William Bedford (1781 – 2 December 1852) was an English clergyman who became a chaplain in Van Diemen's Land (now Tasmania).

==Arrival==

According to the Australian Dictionary of Biography, Bedford was reputed to have been a stay-maker patronized by Elizabeth Fry, who interested him in prison work.

Bedford was ordained as a priest in 1821, and appointed as a military chaplain for Van Diemen's Land in 1822. He arrived in Hobart Town in 1823, and replaced Robert Knopwood as minister at St David's Church. Bedford remained in this position for the rest of his life, conducting weekly services at St David's and the prisoners' barracks.

==Work==
Bedford had significant involvement in the life of the early colony. He became superintendent of schools, had a seat on the Legislative Council, and in 1831 was appointed a Justice of the Peace. He was "energetically devoted to the project of protecting the colony's children" through the orphan schools.
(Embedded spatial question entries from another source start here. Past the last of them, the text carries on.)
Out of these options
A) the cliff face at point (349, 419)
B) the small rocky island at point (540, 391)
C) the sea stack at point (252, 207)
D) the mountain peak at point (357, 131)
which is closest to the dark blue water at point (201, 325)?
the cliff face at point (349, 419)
Bedford's sincerity and devotion earned the praise of Lieutenant Governor George Arthur. He and Arthur "shared an evangelical vision," and in him Bedford found an "able seconder of his schemes of reformation". Bedford pressed military officers who had mistresses to marry them, and according to James Bickford, "gradually and sulkily the discomfited chiefs gave in."

==Conflict==
Arthur, however, lost confidence in Bedford when he spread false rumours about Philip Palmer, a rural dean who in 1833 had replaced Bedford as head clergyman in the colony.
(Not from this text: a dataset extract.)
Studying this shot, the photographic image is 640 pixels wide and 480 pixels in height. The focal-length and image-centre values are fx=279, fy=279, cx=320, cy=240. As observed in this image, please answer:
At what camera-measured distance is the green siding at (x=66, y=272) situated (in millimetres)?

Bedford's drinking and financial pilfering also discredited him with much of the community. In 1836 he was ordered to appear before the Executive Council on the charge of having made false returns regarding the schools in his parish. He refused to appear and was supported by Bishop William Broughton. Arthur accused Broughton of "seeking to revive benefit of clergy," while Broughton accused Arthur of "establishing a Star Chamber to conduct secret trials."

==Evaluation==
According to the Australian Dictionary of Biography, "Bedford's combative nature, self-confidence and uncertain principles had involved him in many controversies in his long colonial service." James Bickford describes him as a man "full of human sympathies", who "combined the love of John with the fire of Peter".